Utente 245XXX
Buongiorno
Da più di un mese ho dei dolori alla spalla dx con limitazioni di movimenti al braccio. Ho eseguito una Ecografia Spalla dx e il referto recita :
" Nei limiti il tendine del capolungo del bicipite e del muscolo sottoscapolare. Artrosi acromioclaveare con versamento corpuscolato da borsite cronica. Conservati i tendini dei muscoli posteriori sottospinato e piccolo rotondo. Anteriormente si apprezza un ispessimento marcato della borsa sottocromion-deltoidea, di tipo edematoso, in sede intermedia periacromiale, con edema del tendine del muscolo sopraspinato, sempre in regione periacromiale, compatibile con sindrome da conflitto; a carico dello stesso tendine, in sede intermedia invece si apprezzano delle microareole fibrocalcifiche tendinosiche contornate da un'alone edemigeno da trendinosi in riacutizzazione".

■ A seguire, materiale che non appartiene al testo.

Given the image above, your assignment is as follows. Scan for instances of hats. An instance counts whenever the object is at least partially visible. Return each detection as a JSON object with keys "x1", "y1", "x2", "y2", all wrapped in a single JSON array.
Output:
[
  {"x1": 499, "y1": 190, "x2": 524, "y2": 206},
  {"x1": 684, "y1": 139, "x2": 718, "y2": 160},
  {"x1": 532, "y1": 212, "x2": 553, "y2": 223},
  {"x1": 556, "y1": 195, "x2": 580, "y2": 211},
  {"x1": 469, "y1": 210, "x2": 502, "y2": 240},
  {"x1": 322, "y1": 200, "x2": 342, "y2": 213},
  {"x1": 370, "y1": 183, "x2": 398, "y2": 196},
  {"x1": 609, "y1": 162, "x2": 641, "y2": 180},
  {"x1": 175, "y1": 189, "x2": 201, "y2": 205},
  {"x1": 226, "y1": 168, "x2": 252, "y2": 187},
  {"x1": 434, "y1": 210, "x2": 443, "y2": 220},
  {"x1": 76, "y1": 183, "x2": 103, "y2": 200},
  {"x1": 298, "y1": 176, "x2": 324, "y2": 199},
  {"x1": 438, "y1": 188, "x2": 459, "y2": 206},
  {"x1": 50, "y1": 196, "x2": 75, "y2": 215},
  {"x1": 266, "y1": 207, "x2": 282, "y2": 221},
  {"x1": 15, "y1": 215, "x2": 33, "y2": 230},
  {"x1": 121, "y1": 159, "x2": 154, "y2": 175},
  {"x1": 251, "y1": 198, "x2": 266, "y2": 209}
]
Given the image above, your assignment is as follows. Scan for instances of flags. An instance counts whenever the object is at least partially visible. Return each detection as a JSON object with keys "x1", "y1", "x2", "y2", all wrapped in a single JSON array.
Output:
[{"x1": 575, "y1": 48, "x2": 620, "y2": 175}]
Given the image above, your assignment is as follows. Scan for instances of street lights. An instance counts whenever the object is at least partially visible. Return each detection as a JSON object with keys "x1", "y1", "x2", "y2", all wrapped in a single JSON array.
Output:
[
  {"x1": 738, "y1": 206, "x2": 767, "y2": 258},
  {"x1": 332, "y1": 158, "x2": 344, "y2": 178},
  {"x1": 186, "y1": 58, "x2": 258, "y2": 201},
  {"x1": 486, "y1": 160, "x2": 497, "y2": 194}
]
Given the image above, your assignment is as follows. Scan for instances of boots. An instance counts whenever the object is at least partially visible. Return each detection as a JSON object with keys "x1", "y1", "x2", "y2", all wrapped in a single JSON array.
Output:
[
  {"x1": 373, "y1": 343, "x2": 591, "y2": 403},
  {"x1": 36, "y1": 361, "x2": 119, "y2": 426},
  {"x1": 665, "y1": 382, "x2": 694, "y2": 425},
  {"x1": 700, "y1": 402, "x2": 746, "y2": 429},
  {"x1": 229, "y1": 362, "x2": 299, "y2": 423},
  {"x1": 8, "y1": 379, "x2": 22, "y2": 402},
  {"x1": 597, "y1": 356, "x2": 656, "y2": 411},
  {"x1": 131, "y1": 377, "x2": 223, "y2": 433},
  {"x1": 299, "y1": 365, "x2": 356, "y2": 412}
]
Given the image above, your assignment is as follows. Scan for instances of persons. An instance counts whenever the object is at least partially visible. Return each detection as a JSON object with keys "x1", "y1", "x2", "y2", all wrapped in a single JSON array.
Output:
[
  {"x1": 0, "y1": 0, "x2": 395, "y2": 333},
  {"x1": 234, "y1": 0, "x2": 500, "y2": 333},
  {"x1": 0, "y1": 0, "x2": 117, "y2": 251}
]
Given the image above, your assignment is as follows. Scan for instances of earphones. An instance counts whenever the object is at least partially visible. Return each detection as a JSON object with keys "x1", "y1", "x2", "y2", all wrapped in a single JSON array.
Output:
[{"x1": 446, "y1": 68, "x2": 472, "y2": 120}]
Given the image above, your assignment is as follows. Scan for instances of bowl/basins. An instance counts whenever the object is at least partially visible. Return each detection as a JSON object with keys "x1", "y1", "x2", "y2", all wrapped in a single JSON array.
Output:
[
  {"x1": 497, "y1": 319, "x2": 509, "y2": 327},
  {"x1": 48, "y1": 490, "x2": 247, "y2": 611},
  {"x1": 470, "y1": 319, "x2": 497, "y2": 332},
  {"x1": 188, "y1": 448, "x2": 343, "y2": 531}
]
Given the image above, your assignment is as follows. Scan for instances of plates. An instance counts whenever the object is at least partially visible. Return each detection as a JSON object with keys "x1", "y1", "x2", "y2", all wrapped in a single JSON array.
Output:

Ho effettuato 6 sedute di tecarterapia consigliate dall'ecografista, ma ad oggi ho ancora dolore e limitazioni nei movimenti del braccio.
Il Fisioterapista mi ha consigliato di effettuare 1-2 infiltrazioni di Cortisone ed eventualmente 1-2 infiltrazioni di acido iarulonico per scongiurare l'intervento.
Il dolore stranamente si accentua il sabato e la domenica quando sono a riposo dal lavoro (Sono impiegato e lavoro per circa 8 ore con tastiera e mouse).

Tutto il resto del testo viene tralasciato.